Remove duplicate lines

Keeps the first occurrence of each line; optional trim before compare.

Overview

Duplicates in text might seem like a minor annoyance, but anyone who has ever cleaned up an email list, consolidated TypeScript imports, or processed server logs knows how much they slow things down. The logic behind line deduplication is elegant: a Set tracks which lines have already been seen; when a new line appears, it goes to the output; when a repeat is found, it is silently discarded.

Keeping the first occurrence rather than the last is a deliberate choice. In most use cases, the original document order carries meaning: the first import of a dependency usually defines the scope, the first occurrence of an address in a consolidated list is typically the most reliable one. Reversing the logic to keep the last occurrence is trivial, but it requires conscious intent.

The detail that changes everything is the comparison strategy: are two lines with the same content but different casing duplicates? Are admin and Admin the same thing in a config file? What about the version with surrounding spaces? That is why case-insensitive comparison and trim-before-compare options exist. The line written to the output is always the original version of the first occurrence — normalization happens only during comparison and does not alter the content.

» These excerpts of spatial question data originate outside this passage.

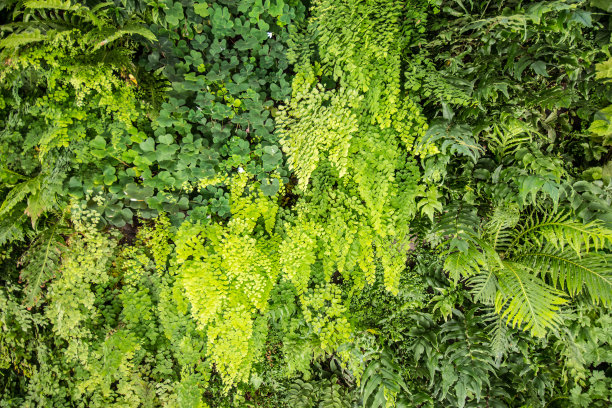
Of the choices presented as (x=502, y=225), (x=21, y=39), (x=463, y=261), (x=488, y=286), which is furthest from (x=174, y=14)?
(x=488, y=286)

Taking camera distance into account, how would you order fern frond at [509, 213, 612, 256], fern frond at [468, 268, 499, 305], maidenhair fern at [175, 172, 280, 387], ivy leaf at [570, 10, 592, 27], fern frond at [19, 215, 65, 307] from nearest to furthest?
ivy leaf at [570, 10, 592, 27]
fern frond at [509, 213, 612, 256]
fern frond at [468, 268, 499, 305]
maidenhair fern at [175, 172, 280, 387]
fern frond at [19, 215, 65, 307]

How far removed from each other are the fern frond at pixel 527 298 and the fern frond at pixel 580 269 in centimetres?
9

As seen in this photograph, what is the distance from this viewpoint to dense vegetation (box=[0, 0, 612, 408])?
5.72 ft

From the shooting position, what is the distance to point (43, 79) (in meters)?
2.07

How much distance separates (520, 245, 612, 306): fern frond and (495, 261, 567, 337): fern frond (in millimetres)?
92

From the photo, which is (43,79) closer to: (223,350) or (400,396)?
(223,350)

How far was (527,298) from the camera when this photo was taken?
1737 mm

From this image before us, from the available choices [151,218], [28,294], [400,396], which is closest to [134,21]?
[151,218]

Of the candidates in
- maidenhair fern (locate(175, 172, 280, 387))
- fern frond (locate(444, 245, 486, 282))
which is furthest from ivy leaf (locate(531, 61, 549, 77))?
maidenhair fern (locate(175, 172, 280, 387))

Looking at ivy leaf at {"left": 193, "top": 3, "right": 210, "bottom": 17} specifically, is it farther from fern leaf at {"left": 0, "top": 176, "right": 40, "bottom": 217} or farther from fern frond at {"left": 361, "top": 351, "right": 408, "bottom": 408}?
fern frond at {"left": 361, "top": 351, "right": 408, "bottom": 408}

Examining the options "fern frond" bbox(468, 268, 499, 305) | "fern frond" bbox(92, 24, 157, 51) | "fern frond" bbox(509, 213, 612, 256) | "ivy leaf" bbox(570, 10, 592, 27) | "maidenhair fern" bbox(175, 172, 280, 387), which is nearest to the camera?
"ivy leaf" bbox(570, 10, 592, 27)

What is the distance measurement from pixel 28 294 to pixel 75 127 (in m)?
1.25

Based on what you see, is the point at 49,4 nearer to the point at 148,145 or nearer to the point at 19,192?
the point at 148,145

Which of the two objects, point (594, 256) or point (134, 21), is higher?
point (134, 21)
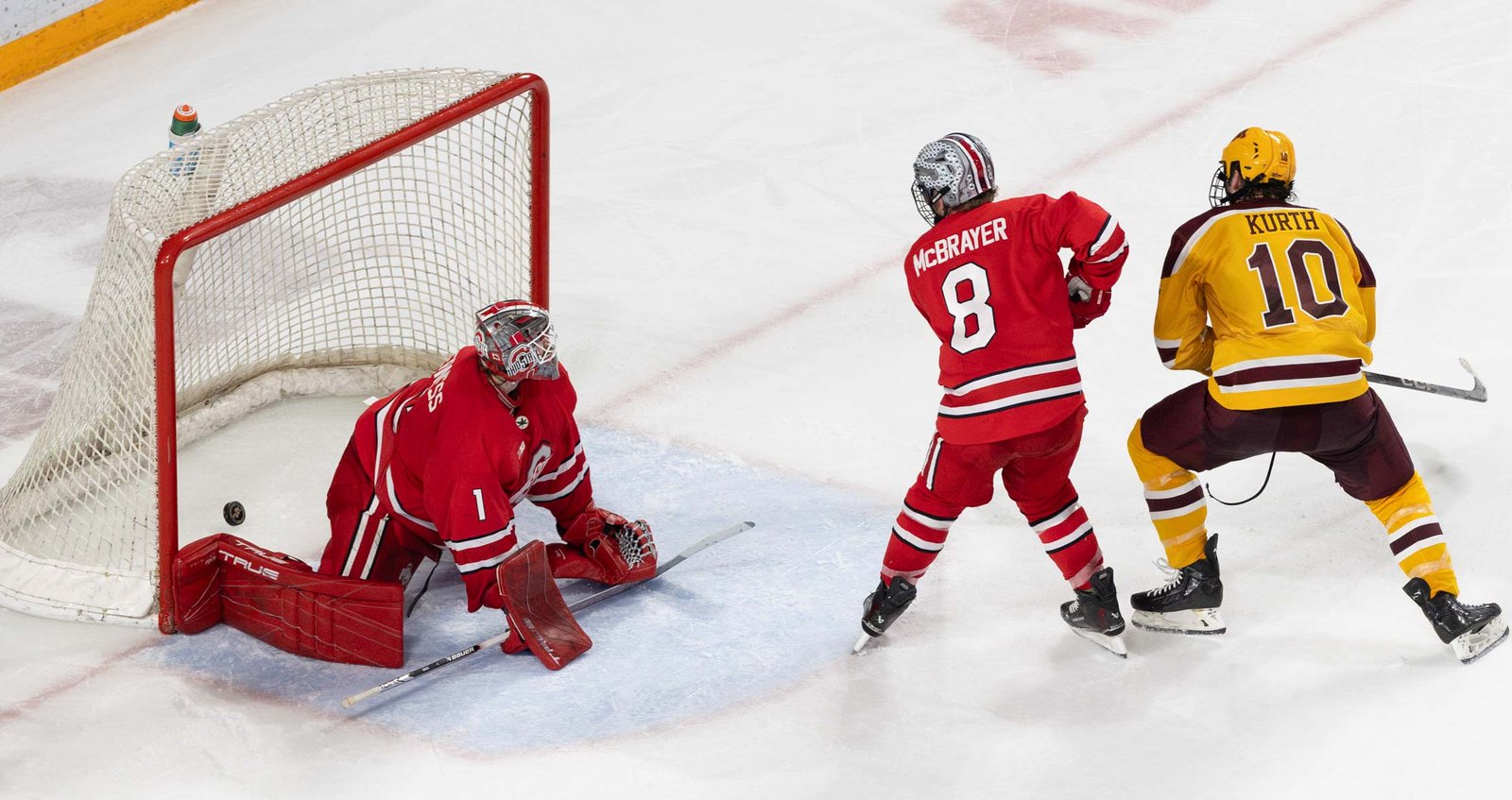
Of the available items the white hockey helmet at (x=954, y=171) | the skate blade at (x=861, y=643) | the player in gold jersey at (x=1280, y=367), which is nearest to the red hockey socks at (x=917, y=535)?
the skate blade at (x=861, y=643)

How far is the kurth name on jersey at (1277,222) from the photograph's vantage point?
3250 mm

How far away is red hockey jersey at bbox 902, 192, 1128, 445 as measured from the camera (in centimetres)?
315

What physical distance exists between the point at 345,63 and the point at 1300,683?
13.9 ft

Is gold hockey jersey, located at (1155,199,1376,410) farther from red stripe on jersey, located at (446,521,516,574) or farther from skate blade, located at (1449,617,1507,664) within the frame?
red stripe on jersey, located at (446,521,516,574)

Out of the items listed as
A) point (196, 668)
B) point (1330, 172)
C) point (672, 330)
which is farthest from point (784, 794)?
point (1330, 172)

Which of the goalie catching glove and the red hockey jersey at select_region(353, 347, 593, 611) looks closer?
the red hockey jersey at select_region(353, 347, 593, 611)

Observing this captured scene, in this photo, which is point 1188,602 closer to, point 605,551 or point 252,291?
point 605,551

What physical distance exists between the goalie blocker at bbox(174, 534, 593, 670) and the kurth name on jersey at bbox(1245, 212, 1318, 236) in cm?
146

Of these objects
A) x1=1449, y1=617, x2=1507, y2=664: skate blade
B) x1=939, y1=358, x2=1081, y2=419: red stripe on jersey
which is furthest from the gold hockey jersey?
x1=1449, y1=617, x2=1507, y2=664: skate blade

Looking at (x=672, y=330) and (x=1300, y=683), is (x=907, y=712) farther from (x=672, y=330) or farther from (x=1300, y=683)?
(x=672, y=330)

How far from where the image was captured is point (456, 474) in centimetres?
337

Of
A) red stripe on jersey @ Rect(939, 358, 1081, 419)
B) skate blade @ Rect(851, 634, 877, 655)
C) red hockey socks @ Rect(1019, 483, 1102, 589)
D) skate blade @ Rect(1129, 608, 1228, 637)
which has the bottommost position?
skate blade @ Rect(851, 634, 877, 655)

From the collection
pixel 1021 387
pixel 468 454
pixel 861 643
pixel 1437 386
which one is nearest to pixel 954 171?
pixel 1021 387

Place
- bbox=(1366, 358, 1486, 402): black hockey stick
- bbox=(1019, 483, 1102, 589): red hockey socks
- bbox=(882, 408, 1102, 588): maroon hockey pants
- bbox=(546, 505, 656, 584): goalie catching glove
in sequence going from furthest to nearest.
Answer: bbox=(1366, 358, 1486, 402): black hockey stick, bbox=(546, 505, 656, 584): goalie catching glove, bbox=(1019, 483, 1102, 589): red hockey socks, bbox=(882, 408, 1102, 588): maroon hockey pants
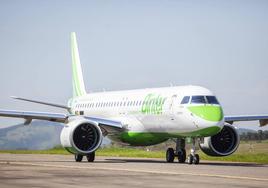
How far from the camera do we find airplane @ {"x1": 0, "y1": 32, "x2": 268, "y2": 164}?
36000 millimetres

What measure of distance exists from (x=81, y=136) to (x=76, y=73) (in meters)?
16.9

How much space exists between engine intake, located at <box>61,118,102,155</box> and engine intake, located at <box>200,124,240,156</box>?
549 cm

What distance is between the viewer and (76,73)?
56125 millimetres

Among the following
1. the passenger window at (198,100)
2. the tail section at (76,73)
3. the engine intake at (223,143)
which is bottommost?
the engine intake at (223,143)

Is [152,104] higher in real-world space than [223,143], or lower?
higher

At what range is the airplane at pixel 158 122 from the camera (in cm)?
3600

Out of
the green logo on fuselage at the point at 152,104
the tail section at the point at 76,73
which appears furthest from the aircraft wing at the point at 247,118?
the tail section at the point at 76,73

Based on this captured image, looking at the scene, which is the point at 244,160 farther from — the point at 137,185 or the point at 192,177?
the point at 137,185

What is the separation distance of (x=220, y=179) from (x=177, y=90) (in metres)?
14.7

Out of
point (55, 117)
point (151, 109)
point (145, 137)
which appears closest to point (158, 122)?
point (151, 109)

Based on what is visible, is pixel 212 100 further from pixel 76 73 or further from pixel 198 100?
pixel 76 73

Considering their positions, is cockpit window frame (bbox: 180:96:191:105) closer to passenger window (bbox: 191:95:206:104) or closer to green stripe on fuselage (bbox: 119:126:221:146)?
passenger window (bbox: 191:95:206:104)

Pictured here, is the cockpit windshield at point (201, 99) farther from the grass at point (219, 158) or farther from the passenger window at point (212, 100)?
the grass at point (219, 158)

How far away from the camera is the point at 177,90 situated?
3856cm
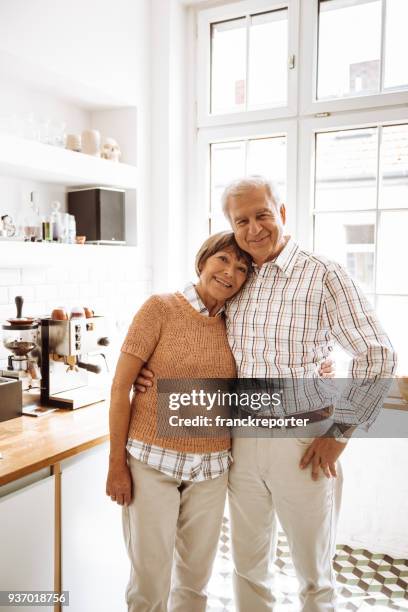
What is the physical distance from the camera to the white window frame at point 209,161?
2.98 metres

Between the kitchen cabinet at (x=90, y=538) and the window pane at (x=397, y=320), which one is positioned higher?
the window pane at (x=397, y=320)

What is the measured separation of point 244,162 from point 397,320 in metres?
1.23

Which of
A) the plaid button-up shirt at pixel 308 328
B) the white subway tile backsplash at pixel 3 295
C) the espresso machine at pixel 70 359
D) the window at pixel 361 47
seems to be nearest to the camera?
the plaid button-up shirt at pixel 308 328

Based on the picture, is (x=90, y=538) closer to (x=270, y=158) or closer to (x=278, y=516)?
(x=278, y=516)

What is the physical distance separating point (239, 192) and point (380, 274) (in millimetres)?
1399

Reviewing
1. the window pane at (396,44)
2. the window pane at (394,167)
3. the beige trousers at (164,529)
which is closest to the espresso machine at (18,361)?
the beige trousers at (164,529)

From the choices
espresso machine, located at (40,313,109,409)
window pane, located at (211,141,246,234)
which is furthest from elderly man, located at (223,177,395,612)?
window pane, located at (211,141,246,234)

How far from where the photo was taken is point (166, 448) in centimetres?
165

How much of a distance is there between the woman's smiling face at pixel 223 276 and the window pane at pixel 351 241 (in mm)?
1312

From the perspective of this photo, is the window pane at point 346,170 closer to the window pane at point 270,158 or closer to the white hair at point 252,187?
the window pane at point 270,158

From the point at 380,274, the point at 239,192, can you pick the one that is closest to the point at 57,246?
the point at 239,192

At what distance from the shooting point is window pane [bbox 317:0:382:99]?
9.09ft

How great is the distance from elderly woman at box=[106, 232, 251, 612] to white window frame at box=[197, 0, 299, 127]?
1.58 m

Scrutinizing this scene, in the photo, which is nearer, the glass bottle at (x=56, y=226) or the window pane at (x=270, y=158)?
the glass bottle at (x=56, y=226)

In databases, the equivalent is SELECT DISTINCT or GROUP BY. In functional languages, it is Haskell's nub. In Python, it is the classic dict.fromkeys(). All solve the same problem with the same core idea: a hash of the seen value as a key in a visited dictionary.

Technical deep dive

Common use cases

  • Dependency lists: requirements.txt, package.json, or pom.xml files that grew over time often accumulate duplicate entries from merges and manual copy-pastes.
  • Code imports and directives: consolidating TypeScript, Python, or C# files from multiple sources typically produces repeated imports that compile fine but pollute the codebase.
  • Address and contact lists: email, phone, or ID lists exported from different systems arrive full of duplicates with subtle casing variations.
  • Server logs: concatenating logs from multiple time periods for analysis causes identical warning or error lines to repeat hundreds of times and obscure unique events.
  • Config files: duplicate configuration options can cause unexpected behavior depending on which occurrence the parser uses.

Comparison modes

  • Exact match (default): two lines are duplicates only if they are byte-for-byte identical. The output line preserves the original casing and spaces.
  • Case-insensitive: converts both lines to lowercase before comparing. Useful for lists of names, addresses, and identifiers that may arrive with inconsistent casing.
  • Trim before compare: strips leading and trailing spaces and tabs before checking if a line was already seen. The output still shows the original content with spaces, but the duplicate criterion ignores the padding.
  • Combined case-insensitive and trim: the most permissive mode, which treats variants with extra spaces and different casing as the same line.

Tool guide

  • What you are working with Multi-line text (lists, logs, exports) where each line is one unit.

  • What the tool does Keeps only the first occurrence of each line (optional trim before comparing).

  • Why use it Clean email/ID/URL lists pasted from many sources and prepare unique rows for import.

Code Snippets

Set-based deduplication in JavaScript
function dedupeLines(text, { caseSensitive = true, trim = false } = {}) {
  const seen = new Set();
  return text
    .split('\n')
    .filter(line => {
      let key = trim ? line.trim() : line;
      if (!caseSensitive) key = key.toLowerCase();
      if (seen.has(key)) return false;
      seen.add(key);
      return true;
    })
    .join('\n');
}
Python equivalent
def dedupe_lines(text, case_sensitive=True, trim=False):
    seen = set()
    result = []
    for line in text.splitlines():
        key = line.strip() if trim else line
        if not case_sensitive:
            key = key.lower()
        if key not in seen:
            seen.add(key)
            result.append(line)
    return '\n'.join(result)

Before

a
b
a
b
c → a
b
c

FAQ

What is this tool for?

It runs fully in your browser: useful to validate, format, or convert data in everyday development.

Are my inputs sent to a server?

Processing happens locally with JavaScript. We do not store what you paste into the text areas.

Can I use this for real production data?

Use at your own risk. For secrets (passwords, tokens), prefer controlled environments and your company policies. And always review the generated contents. Never trust blindly things you see on the internet.